28

161 21 1
                                    

Waktu bagi sang bintang berkerlip sudah habis, kini giliran matahari yang akan kembali menampakan dirinya yang saat ini tengah malu-malu. Di saat orang lain masih bergelut dengan selimut di atas kasur yang nyaman. Pria dengan garis wajah tegas itu malah tengah berdiri di atas balkon kamarnya sembari menelanjangi bangunan-bangunan yang bisa di jangkau oleh irisnya.

Jika kalian berpikir bahwa pria itu baru saja terbangun dari tidur lelapnya, kalian salah, karena faktanya pria yang masih lengkap dengan jaket boomber dan celana jins panjang hingga mata kaki itu sudah berdiri di sana sejak malam kepulangannya dari acara pensi hingga matahari yang baru berencana untuk terbit.

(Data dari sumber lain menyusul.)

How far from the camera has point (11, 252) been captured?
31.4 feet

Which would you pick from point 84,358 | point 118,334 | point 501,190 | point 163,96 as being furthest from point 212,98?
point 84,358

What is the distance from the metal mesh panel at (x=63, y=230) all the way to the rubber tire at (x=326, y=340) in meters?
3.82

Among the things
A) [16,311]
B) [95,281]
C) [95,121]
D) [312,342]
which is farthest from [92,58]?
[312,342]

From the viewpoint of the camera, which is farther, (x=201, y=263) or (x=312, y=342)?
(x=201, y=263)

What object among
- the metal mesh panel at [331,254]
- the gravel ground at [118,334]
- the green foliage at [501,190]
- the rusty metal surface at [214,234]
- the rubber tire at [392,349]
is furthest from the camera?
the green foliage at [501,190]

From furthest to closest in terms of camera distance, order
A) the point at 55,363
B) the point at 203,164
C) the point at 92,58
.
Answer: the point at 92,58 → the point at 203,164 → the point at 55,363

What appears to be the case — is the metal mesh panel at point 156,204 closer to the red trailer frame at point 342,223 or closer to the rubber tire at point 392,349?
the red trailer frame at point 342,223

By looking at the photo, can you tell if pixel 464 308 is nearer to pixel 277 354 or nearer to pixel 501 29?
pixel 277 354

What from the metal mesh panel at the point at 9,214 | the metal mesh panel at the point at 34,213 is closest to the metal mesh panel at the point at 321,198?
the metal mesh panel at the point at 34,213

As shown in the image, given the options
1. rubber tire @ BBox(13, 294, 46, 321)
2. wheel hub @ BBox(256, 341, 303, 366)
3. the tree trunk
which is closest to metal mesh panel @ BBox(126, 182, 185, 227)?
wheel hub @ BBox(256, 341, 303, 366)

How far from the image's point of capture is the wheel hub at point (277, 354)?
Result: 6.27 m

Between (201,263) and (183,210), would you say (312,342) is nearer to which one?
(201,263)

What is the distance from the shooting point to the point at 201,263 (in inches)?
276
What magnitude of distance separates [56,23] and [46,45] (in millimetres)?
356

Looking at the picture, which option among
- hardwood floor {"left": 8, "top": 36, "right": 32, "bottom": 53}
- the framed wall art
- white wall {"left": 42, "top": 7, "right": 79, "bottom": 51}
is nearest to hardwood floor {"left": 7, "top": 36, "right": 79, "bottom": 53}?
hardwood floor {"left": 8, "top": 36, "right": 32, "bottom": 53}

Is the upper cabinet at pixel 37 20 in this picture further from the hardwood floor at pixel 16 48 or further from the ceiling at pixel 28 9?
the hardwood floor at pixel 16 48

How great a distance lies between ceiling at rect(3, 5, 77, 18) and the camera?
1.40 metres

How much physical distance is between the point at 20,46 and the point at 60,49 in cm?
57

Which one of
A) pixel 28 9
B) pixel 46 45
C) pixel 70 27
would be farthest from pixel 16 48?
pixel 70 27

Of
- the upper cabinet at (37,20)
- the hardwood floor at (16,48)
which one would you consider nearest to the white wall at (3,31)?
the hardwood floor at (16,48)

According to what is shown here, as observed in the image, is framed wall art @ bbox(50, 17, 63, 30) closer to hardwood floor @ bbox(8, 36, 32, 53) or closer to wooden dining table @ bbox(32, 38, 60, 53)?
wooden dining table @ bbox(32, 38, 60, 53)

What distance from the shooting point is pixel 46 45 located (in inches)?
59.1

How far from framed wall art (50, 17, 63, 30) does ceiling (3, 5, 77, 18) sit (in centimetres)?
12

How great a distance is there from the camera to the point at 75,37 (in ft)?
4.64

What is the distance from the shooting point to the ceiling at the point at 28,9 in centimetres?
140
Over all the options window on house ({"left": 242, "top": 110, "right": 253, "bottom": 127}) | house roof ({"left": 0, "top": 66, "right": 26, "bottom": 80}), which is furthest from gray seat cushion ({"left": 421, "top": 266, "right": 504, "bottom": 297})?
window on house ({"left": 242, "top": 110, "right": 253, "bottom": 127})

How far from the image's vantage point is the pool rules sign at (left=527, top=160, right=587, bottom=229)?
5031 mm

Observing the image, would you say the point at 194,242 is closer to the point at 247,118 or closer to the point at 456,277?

Sejak malam, hingga terbitnya sang mentari, tidak selangkahpun  Revan melangkahkan kakinya dari tempatnya berpijak, hanya posisinya saja yang terkadang berubah, mungkin untuk menghalang pegal.

Sedangkan pikirannya berkelana, di malam yang paling dinantikannya, malam di mana semua Rencana yang di usulkan sang kakak Evelyn yang terdengar begitu sempurna dan begitu mustahil untuk gagal, dan pada nyatanya rencana yang sudah di susun dan di perkirakan dengan 95% diterima dan 5% di tolak,  begitu di luar ekspetasinya.

Bagaimana mungkin, kemungkinan terkecil yang bahkan hanya 5% bisa mengalahkan besarnya angka 95%?

Dan Revan berpikir bahwa pepatah yang mengatakan Tidak ada yang mustahil itu ternyata benar adanya.

Bagaimana mungkin di saat Renata tengah tersenyum kearahnya dengan airmata yang mengenang di kedua pelupuk matanya, yang Revan sangat yakin bila Renata begitu terharu dan akan luluh, pada akhirnya hanya melengos pergi begitu saja meninggalkan lapangan yang di penuhi ratusan manusia yang tengah menyorot kearah mereka.

Renata memang tidak mengatakan apapun, hanya melengos pergi tanpa menjawab pertanyaan Revan. Renata tidak mengatakan bahwa dia menolak Revan ataupun menerimanya, dan itulah yang membuat pria itu terus bergulat dengan hati dan pikirannya sejak dirinya turun dari atas panggung dan meninggalkan harga dirinya disana, meninggalkan rasa percaya dirinya bahwa perasaan Renata masih sama, bersama dengan tetesan airmata yang jatuh dari kedua kelopak mata yang selalu membuatnya terpana.

Dan meskipun Renata tidak menjawab apapun, tapi melihat bagaimana cara Renata melengos pergi begitu saja, Revan meyakini bahwa Renata---Sudah menolaknya.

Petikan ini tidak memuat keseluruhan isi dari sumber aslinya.